Мне вспомнился один момент из прошлого, когда я провожал отца в очередное плавание. Мне тогда было тринадцать. Стоя на пристани, я махал уходящему вдаль судну. На палубе стоял отец и махал мне в ответ. Вдруг к нему подошел Винченцо и обнял, а отец непроизвольно положил ему руку на плечо. В этот миг я испытывал зависть к брату за то, что это он, а не я сейчас обнимаю отца, стоя на судне, уносящем их в очередное приключение. Я испытывал ревность каждый раз, провожая их, пока судно не скрывалось за горизонтом. А потом с пустотой, быстро заполняемой чувством одиночества и ненужности в сердце, плелся обратно домой.
Видимо, мы оба чувствовали одно и тоже в данный момент. Мы оба завидовали друг другу, мы оба ревновали.
На какое-то время снова воцарилась тишина. Мы смотрели друг на друга без вызова и, мне показалось, что в глазах брата промелькнуло понимание, но лишь на краткий миг. Потом с ноткой обычного высокомерия он произнёс:
– Через два месяца я перевезу сюда семью. Пожалуй, этого должно хватить на подготовку и сборы.
Он оторвался от своего места и направился к двери.
– Они в подвале, – тихо сказал я ему в след.
– Что? – на мгновенье задержавшись, растерянно спросил брат.
– Вещи твоей матери. Они в подвале. Он не уничтожил их. Вещи там, – виновато пояснил я.
Брат отстраненно задержал на мне взгляд прежде, чем покинуть комнату, а затем вышел, не закрыв за собой дверь. Мне было не понятно, благодарен ли он мне за эти слова или ему все равно.

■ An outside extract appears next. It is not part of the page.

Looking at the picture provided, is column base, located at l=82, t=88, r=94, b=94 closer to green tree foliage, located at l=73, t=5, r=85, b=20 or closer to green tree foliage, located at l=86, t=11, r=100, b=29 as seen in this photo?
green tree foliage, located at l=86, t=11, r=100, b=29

Когда Винченцо покинул дом, я спустился в подвал. При свете свечи я рассматривал многочисленные свертки, коробки и сундуки, картины, укрытые тканью, покрытые многолетним слоем пыли забытые вещи и думал, как бы я чувствовал себя на месте Винченцо. Злился ли? Переживал? Хотел бы отомстить?
Когда моей мамы не стало, я испытывал ужасающий страх перед завтрашним днем. Я боялся будущего без нее, без ее любви, заботы и поддержки. Отец, показал, что мне нечего боятся. Он пытался компенсировать нехватку ее любви, заполняя пустоту в моей душе своей любовью, своим общением, своим теплом. С Винченцо было не так. Он остался один, без поддержки и понимания, один со своим горем, один со своим страхом и теперь, наверняка, злился на меня за то, что я отобрал у него отца, отобрал другое, возможно, более счастливое будущее.

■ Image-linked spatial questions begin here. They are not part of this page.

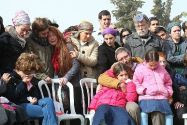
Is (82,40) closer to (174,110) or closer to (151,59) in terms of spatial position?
(151,59)

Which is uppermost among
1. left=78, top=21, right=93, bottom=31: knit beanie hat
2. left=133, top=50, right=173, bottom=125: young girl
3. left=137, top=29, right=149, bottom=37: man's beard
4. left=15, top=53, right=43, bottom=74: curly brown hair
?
left=78, top=21, right=93, bottom=31: knit beanie hat

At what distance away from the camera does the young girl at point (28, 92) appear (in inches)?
229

Я ходил вдоль стен от коробки к коробке, пытаясь понять, какой была мать Винченцо. Возможно, если бы она не умерла, отец бы не влюбился в мою мать, и Винченцо не был бы так одинок все годы. Возможно, отец испытывал бы к нему большую привязанность.

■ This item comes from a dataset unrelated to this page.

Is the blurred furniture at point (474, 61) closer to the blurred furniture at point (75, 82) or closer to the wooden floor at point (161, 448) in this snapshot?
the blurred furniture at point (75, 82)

«В чем вина Винченцо? Только ли в том, что его родила не та женщина и не в той семье? Почему у отца с Кармелой не сложилась семейная жизнь? Любил ли отец вообще когда-нибудь эту женщину?» – мысленно я задавал себе вопросы, на которые не мог найти ответ.
Под одной из пыльных тканей я нашел портрет Кармелы Моретти. С потускневшего от времени холста на меня смотрела худосочная бледная женщина с узким вытянутым лицом и острыми чертами. Ее волосы цвета выцветшей дубовой коры были собраны лентами на затылке в изящную серебряную сеточку, расшитую жемчужинами, а в ореховых глазах играл холодный блеск, подбородок горделиво устремился вверх. На ней было расшитое золотыми нитями темно-зеленое парчовое платье, скрывающее тело почти целиком. Из разрезов длинных рукавов выглядывали лишь бледные запястья с костлявыми длинными пальцами рук.
Удивительно, как Винченцо был похож на свою мать. Те же волосы, только немного темнее, те же черты лица, та же худосочность, тот же взгляд и манера одеваться. Он предпочитал носить темные цвета и всегда, что я его видел, был застегнут на все пуговицы. Необычно что сегодня, в отличие от своей привычной молчаливости и замкнутости, он был слишком эмоционален.
И так же, как Винченцо походил на свою мать, точно так же я был похож на отца: среднего роста, не худой, не полный, с четкими и одновременно мягкими чертами лица, с густыми бровями, только вот не так низко посаженными, как у него; с карими глазами, черными волосами до плеч и бакенбардами, доходившими до среднего уха. И хоть внешне мы были схожи, все же, его силу и притягательный характер я, к сожалению, не унаследовал. По части замкнутости и привычке держать свои мысли при себе, я был не многим лучше Винченцо.
Видимо, завещание вывело его из себя, а меня вывела из себя его реакция на решение отца. Я не ожидал встретить в лице Винченцо соперника, но его обида на родителя, судя по всему, была слишком глубока и сейчас, в виду отсутствия папы, безусловно, распространялась на меня.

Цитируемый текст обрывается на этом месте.